[Selected extract]

Pressure Gap: Transforming the IT workforce
Rochelle Garner



Numbers, schmumbers. The Information Technology Association of America (ITAA) last month proclaimed that one in 10 computer-related positions goes unfilled, which will amount to 346,000 job vacancies this year.

When you look at it that way, it's a miracle that U.S. industry hasn't ground to a halt. But those figures don't take into account the fact that companies routinely open job requisitions and then, for whatever reason, close them.

"I may have a job opening one month that isn't needed the next," says Jimmy Webster, senior manager of technical staffing at MCI Communications Corp., in Washington.

Webster is responsible for finding technical people to fill MCI positions around the country.

"We put projects on hold, delay them and open requisitions in anticipation of signing on business that doesn't get signed. Plus, the requirements and skills sets we need can change completely. Those factors make it impossible to know whether we have one vacancy for every 10 jobs," Webster says.

[/Selected extract]

### Task directions
Do these statements agree with the article on IT job vacancies above? (a) The ITAA reported that one in 10 computer-related positions goes unfilled. (b) Jimmy Webster works for MCI Communications Corp. in New York. (c) Webster says MCI can tell for certain that it has one vacancy for every 10 jobs. For each, answer yes or no and quote the deciding words of the article.

[Material supplied]

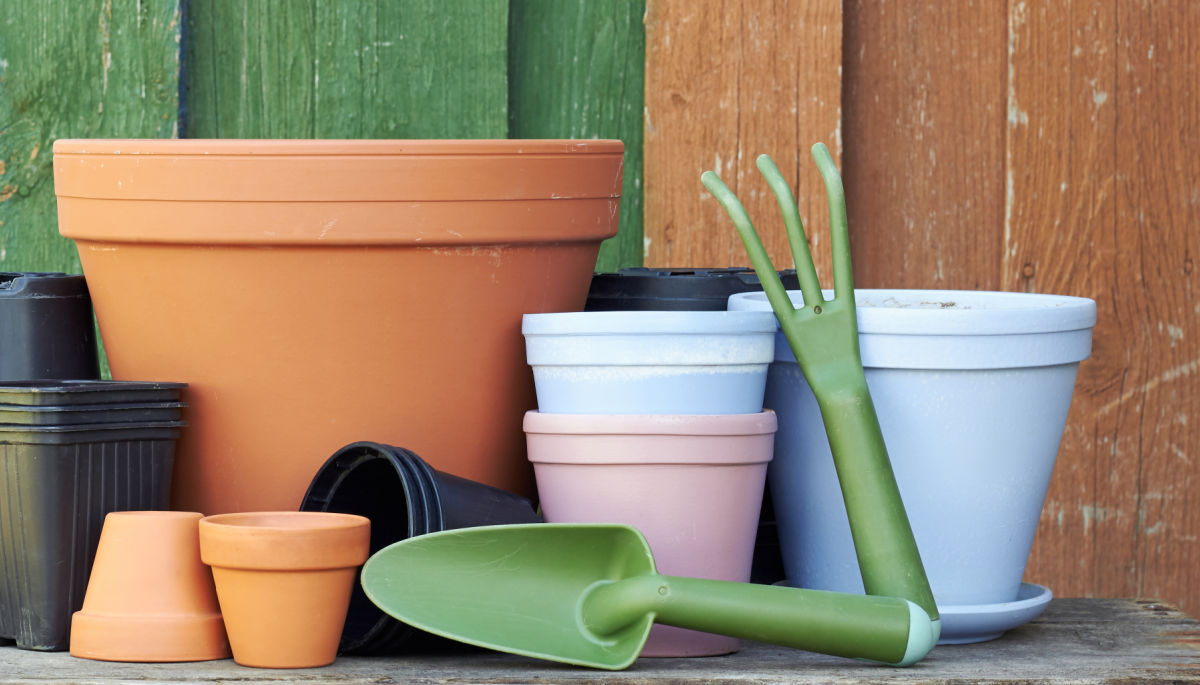 A group of clean clay pots and poastic pots with garden tools, stored in a shed.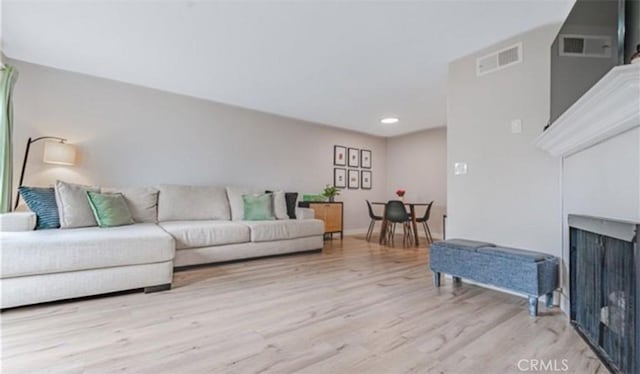 9525 Sylmar Ave Unit 2, Panorama City, CA 91402 - living room featuring light wood finished floors, recessed lighting, and a fireplace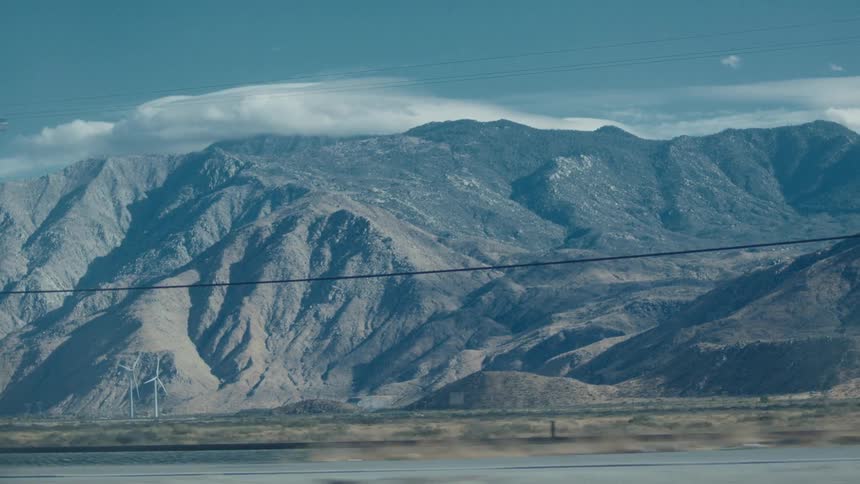 A transportation truck drives on the road by the mountain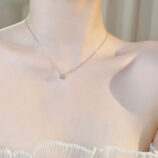 Sleek Sterling Silver Solitaire zirconia Necklace worn on model's neck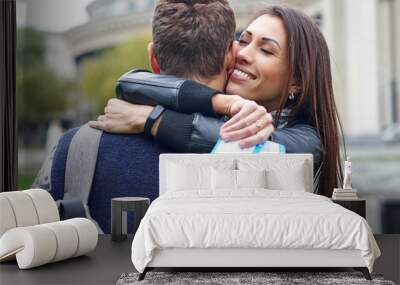 happy cheerful couple hugging and showing flying tickets. man making a surprise to a woman - giving tickets for a honeymoon Wall mural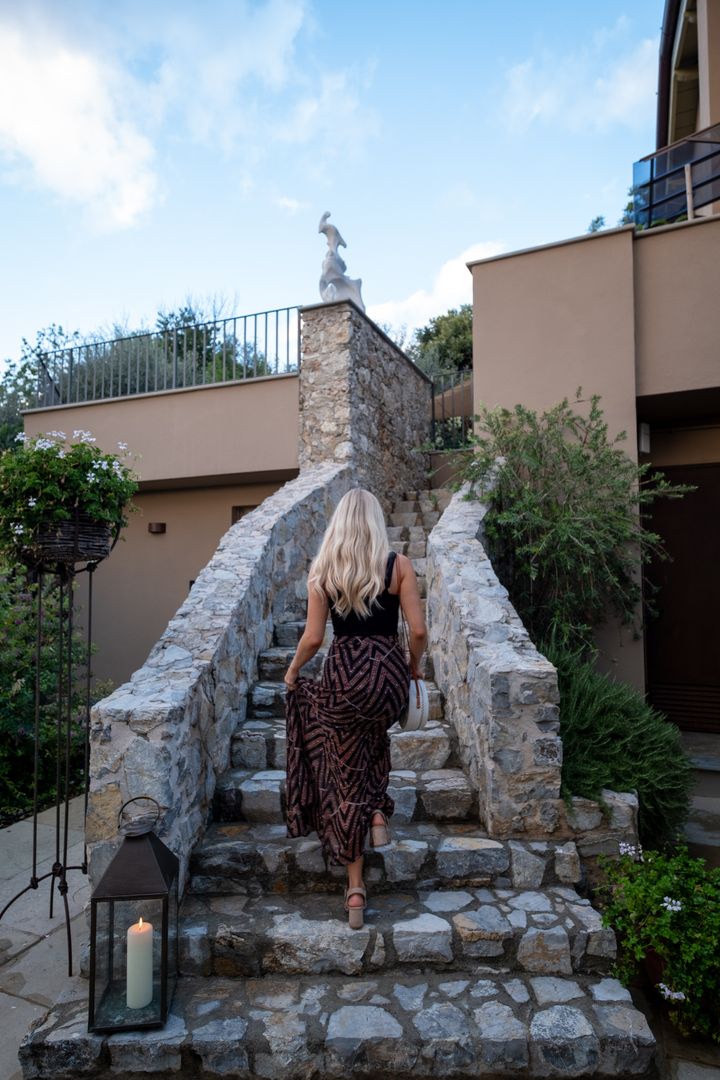 Woman in Stylish Dress Ascending Stone Staircase Outdoors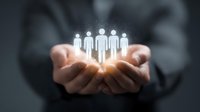 Business professional holding glowing human figures in cupped hands, representing team management, human resources, leadership, or customer relationship concept.
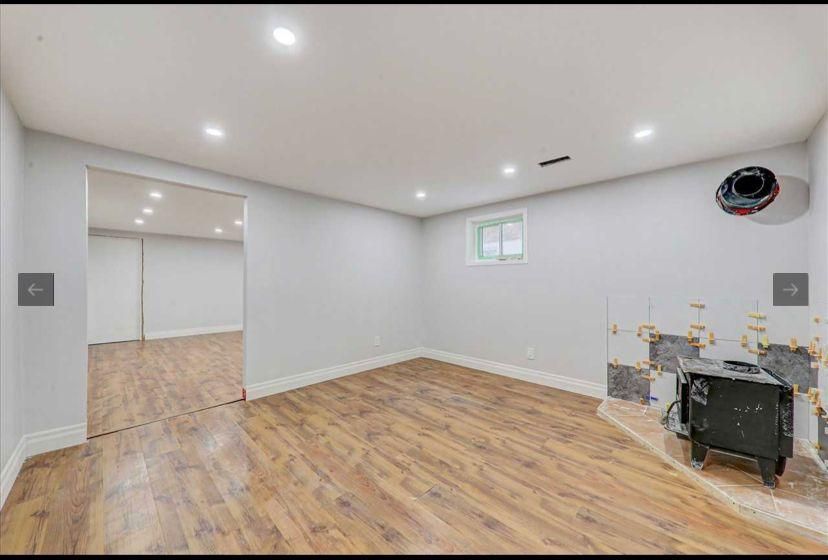 An empty basement with hardwood floors and a wood stove.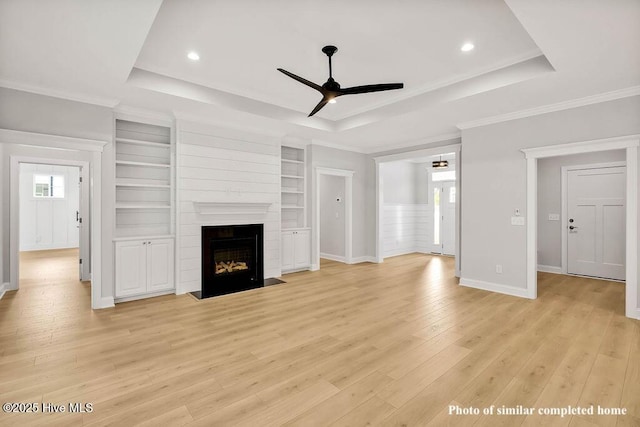 unfurnished living room with light wood-style floors, a raised ceiling, a large fireplace, and ceiling fan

[/Material supplied]

### Solution
(a) Yes: "one in 10 computer-related positions goes unfilled"
(b) No: "at MCI Communications Corp., in Washington"
(c) No: "Those factors make it impossible to know whether we have one vacancy for every 10 jobs"